Pedro Lugarinho
- Olha lá, lá vem o estranhão, com seu cabelo horrível e sua pochete preta – cochichou Ligia para Vanessa com um sorriso no rosto – O que que ele carrega nessa pochete, meu Deus?
Vanessa apenas riu. Enquanto Fernando caminhava até sua mesa perto do quadro negro, várias pessoas gritaram ofensas, enquanto outras gargalhavam. A sala de aula estava cheia; os alunos aguardavam a divulgação das notas finais do semestre e o anúncio do vencedor do concurso de poesia, tradição no Colégio Lispector.
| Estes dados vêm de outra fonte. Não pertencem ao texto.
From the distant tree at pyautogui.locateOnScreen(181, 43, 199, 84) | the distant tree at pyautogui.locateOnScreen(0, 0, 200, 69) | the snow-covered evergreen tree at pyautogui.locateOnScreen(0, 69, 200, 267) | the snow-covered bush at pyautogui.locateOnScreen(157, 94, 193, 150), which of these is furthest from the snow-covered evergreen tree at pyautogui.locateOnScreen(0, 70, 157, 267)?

Fernando começou a rabiscar uma folha sulfite.
Ninguém lembra ao certo como o bullying começou. Um dos dias mais marcantes foi quando, no recreio, cerca de três anos atrás, Fernando, distraído com um casal de pássaros ziguezagueando, esbarrou em Vanessa. Ela carregava um copo de suco de laranja e o choque entre os dois acabou molhando a roupa dela. Ela bufou, seus olhos se cerraram. Ele murmurou um pedido de desculpas, deu alguns passos, retirou um caderno e uma caneta de sua pochete e fez algumas anotações, o que a fez iniciar um choro intenso.
Desde então, ele se tornou motivo de piada entre os alunos. Riam de seus cabelos desgrenhados, de seus trejeitos e, embora não falasse muito, suspeitavam que era gago. Passava os recreios sozinho. Os professores e coordenadores estavam cientes dessa situação, mas, como Fernando nunca faltava e sempre mantinha boas notas, agiam como se nada estivesse acontecendo.
Por outro lado, Vanessa era uma das garotas mais populares do seu ano e frequentemente recebia cartas, bilhetes e mensagens nas redes sociais com declarações e elogios. Além dos cabelos lisos e olhos cor de mel, destacava-se em geografia, história e português — amava crônicas e poesias.
A professora Maria Cleire entrou no recinto e se impressionou com o volume das conversas em pequenos grupos. Só sua presença já fez com que a maioria dos estudantes parassem o burburinho. Ela pegou um microfone e recitou um poema:
“Se me perguntasse o que vejo no céu
Responderia que é o nada que me fascina
Gosto da simplicidade cruel
Queria eu uma vida sem sina
Sem a banalidade de uma colisão fel
Sem ódio, sem carnificina
Me livrarei da armadura retorcida de caramujo
Sairei em minha jornada nesse mundo injusto
Verão que nem tudo aqui é imundo”
A sala ouviu em silêncio. A professora prosseguiu:
— Esse é o poema vencedor do ano. Achei belíssimo, minha gente.
— De quem é? — perguntou Vanessa, levantando a mão.
— É do Fernando.
Vanessa corou suas bochechas, adquirindo um tom rosado, e sentiu o coração palpitar. Quando olhou para Fernando, conseguiu enxergá-lo de uma forma diferente, que ainda não sabia interpretar.